Now, after a year of experimenting and working in beta, IBM itself is publicly releasing its case study for using Adobe’s Firefly generative AI platform in its marketing and advertising content.

For its 2023 “Let’s Create” campaign, IBM put Firefly directly into its work process, using simple text prompts to generate 200 unique advertising assets and over 1,000 marketing variations for the campaign that took moments rather than months. More impressively, the campaign performed well above IBM’s benchmark, driving 26 times higher engagement, and reaching highly valued audiences (20 percent of campaign respondents identified as C-level decision-makers).

“It was a very high performing campaign, and a great use case of the technology because it played to the positive characteristics of Gen AI, and what it’s uniquely capable of doing, which would take a designer a lot of time manually to composite,” says Billy Seabrook, IBM Consulting’s global chief design officer.

Seabrook says that when embedded into other Adobe tools like Photoshop and Illustrator, Firefly was quickly able to dramatically accelerate productivity by speeding up early creative processes like sketching, prototyping ideas, storyboarding concepts, and actually expanding how IBM designers and creatives were brainstorming.

“We saw immediately, from an internal workflow standpoint, how it unleashed the volume of creative ideas that can be rendered quickly, and the acceleration of tedious production tasks like retouching and resizing,” says Seabrook. “And then, it actually expanded the design and ability to create visual work to a much broader audience, equipping a copywriter, for example, to play more in the visual creative process.”

Perhaps the most significant difference between Firefly and other generative AI tools is that it only uses Adobe’s stock image library and appropriate open source material. That’s a limitation compared to tools like ChatGPT and Midjourney, but much more legally sound when it comes to copyright.

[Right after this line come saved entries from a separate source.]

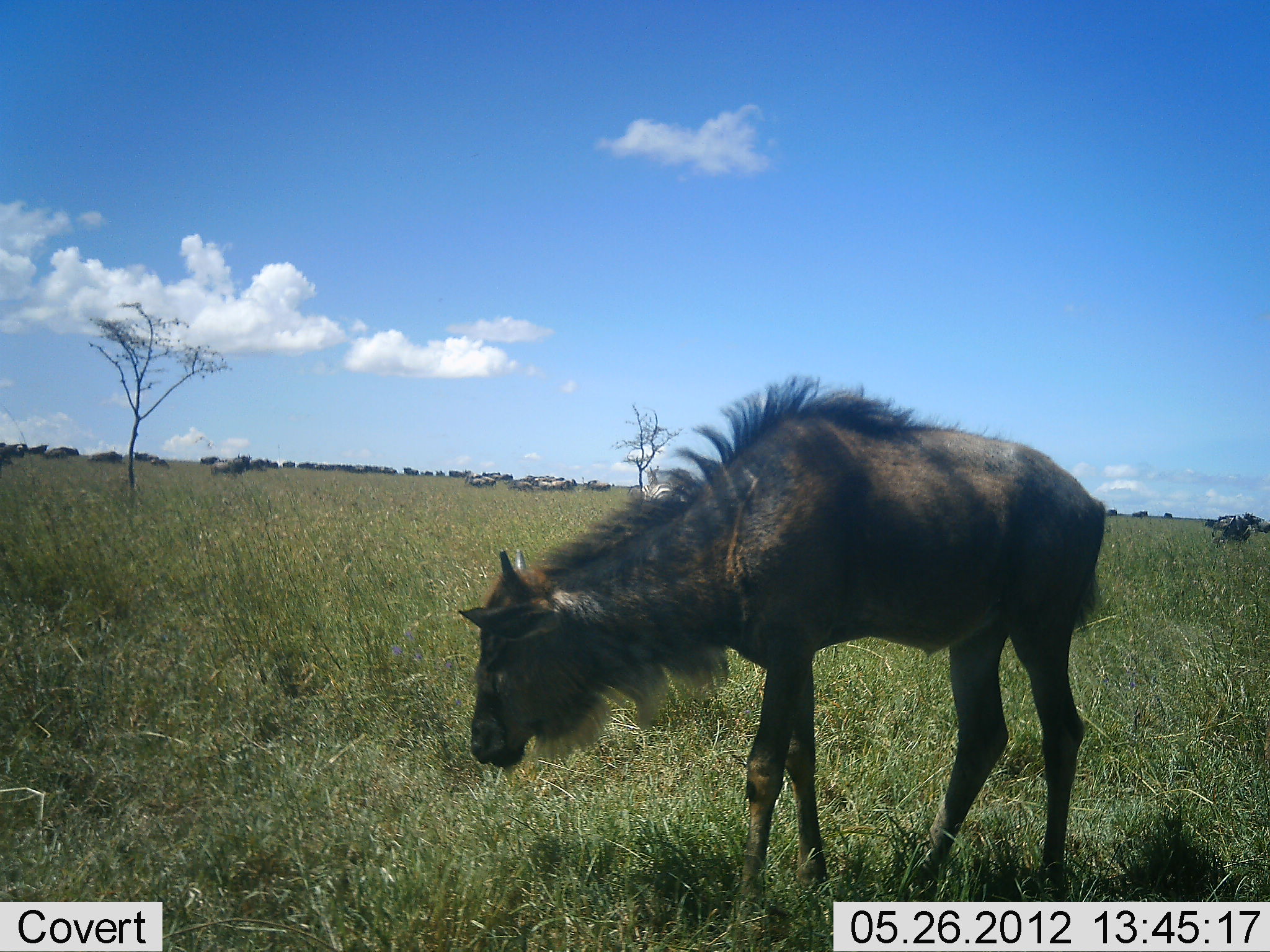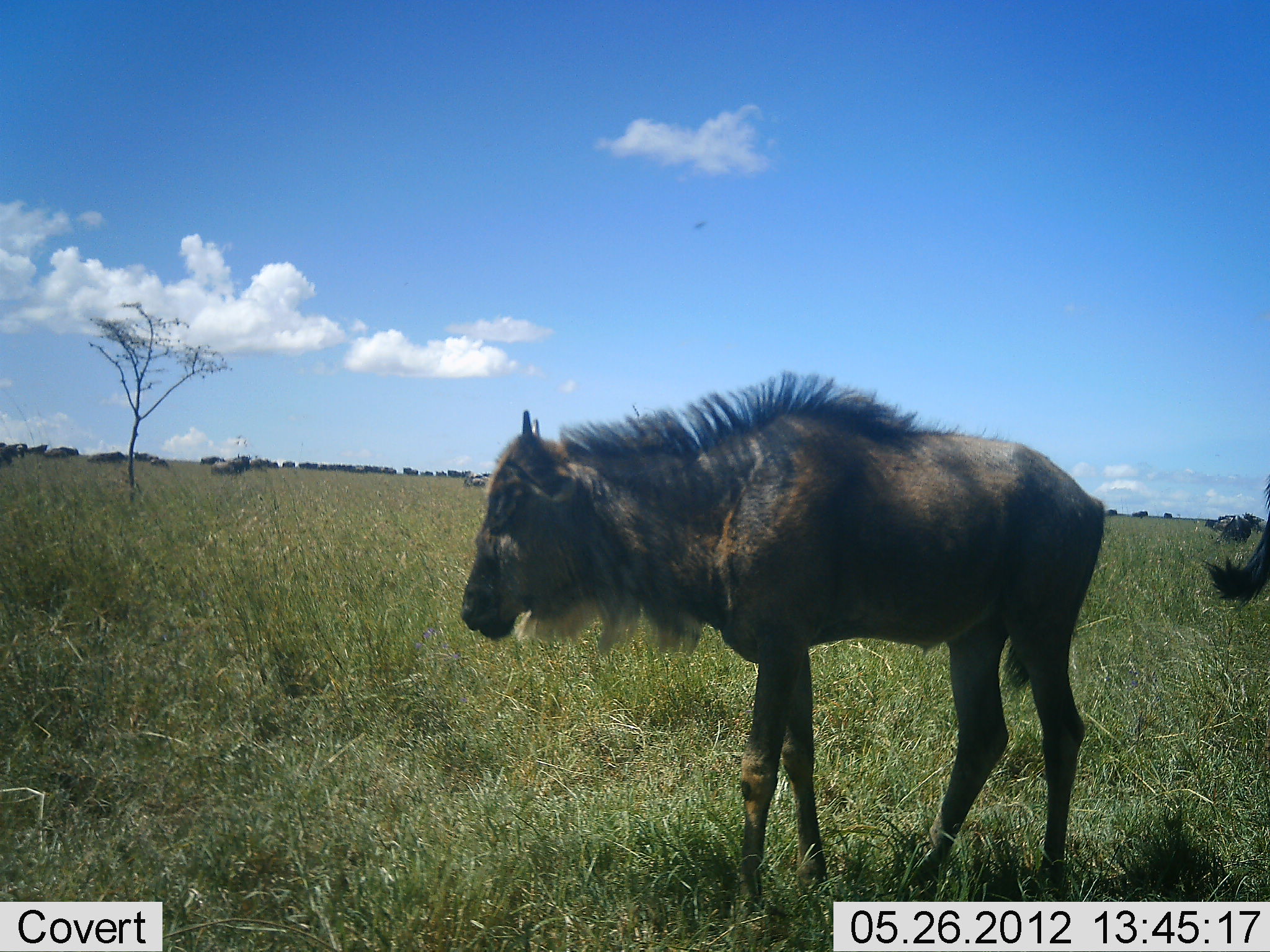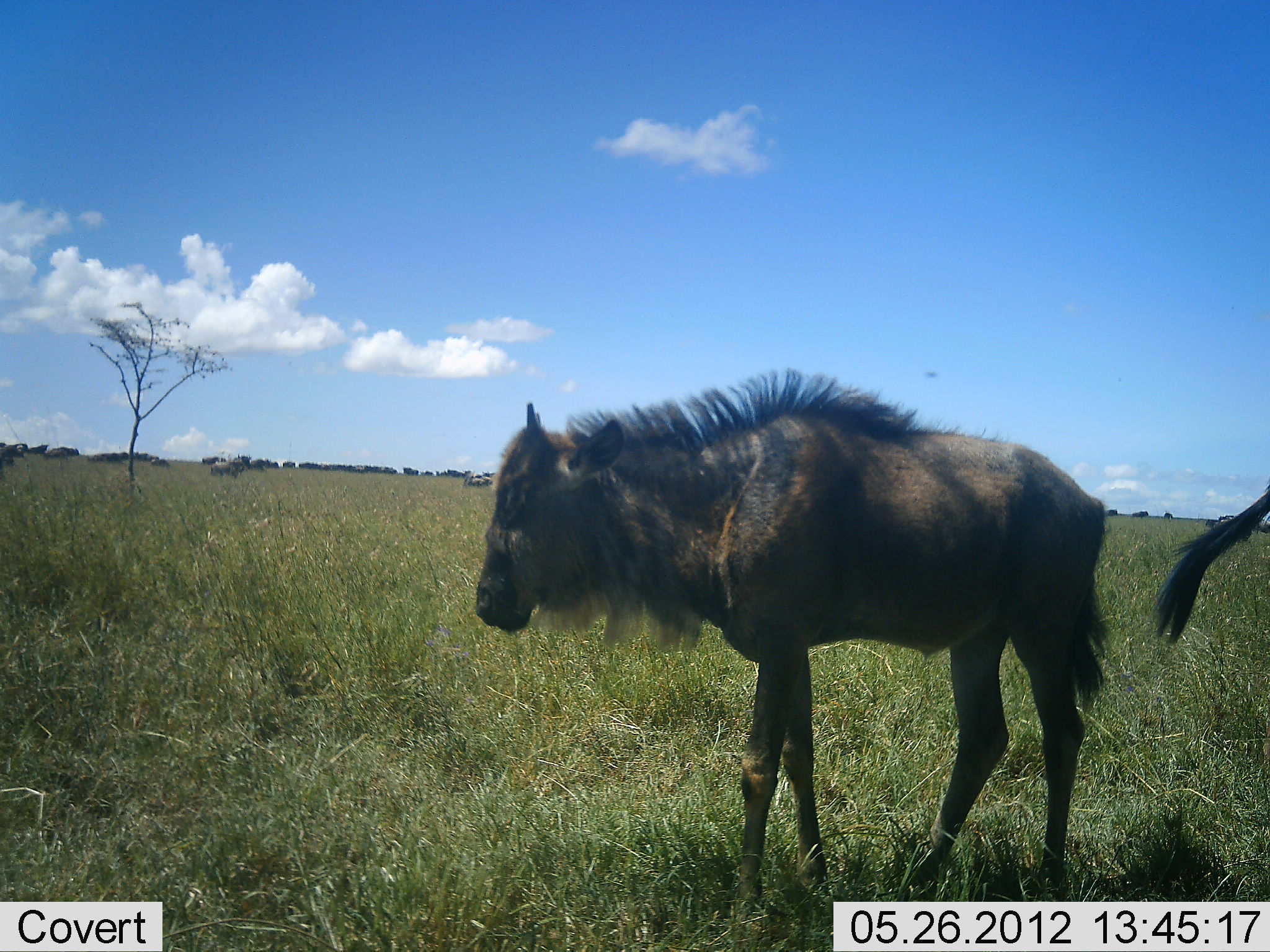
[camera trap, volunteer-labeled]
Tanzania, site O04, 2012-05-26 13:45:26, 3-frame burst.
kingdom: Animalia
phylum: Chordata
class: Mammalia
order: Artiodactyla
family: Bovidae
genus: Connochaetes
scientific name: Connochaetes taurinus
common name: blue wildebeest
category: wildebeest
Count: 2.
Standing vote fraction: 80%.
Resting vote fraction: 0%.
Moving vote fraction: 10%.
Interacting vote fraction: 0%.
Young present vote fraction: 30%.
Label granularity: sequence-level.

“Having the content credentials, the identification, checks a big box for us in terms of legal comfort and using the tool,” says Seabrook. “Our next bit of concern is just the ethics and the bias around the content it generates, and that’s an evolving story. But we think that’s critical for brands to have an appreciation for before they go and launch something, that there needs to be a really good governance model in place to check for ethics and bias.”

In that same IBM IBV report, more than 42% of CMOs said scaling hyper-personalization is a marketing priority, and 64% said they expect to use generative AI for content personalization in the next year or two.

Seabrook sees that potential with Firefly, both in how it integrates and enhances his team’s current way of working and in how it’s evolving in terms of the type and quality of content it’s producing. “We’re creating the building blocks to make that a reality once we feel comfortable with the brand safety around the content,” he says. “I would argue within the year, you’re going to see a lot more campaigns with quality content going out that have been sort of curated properly.”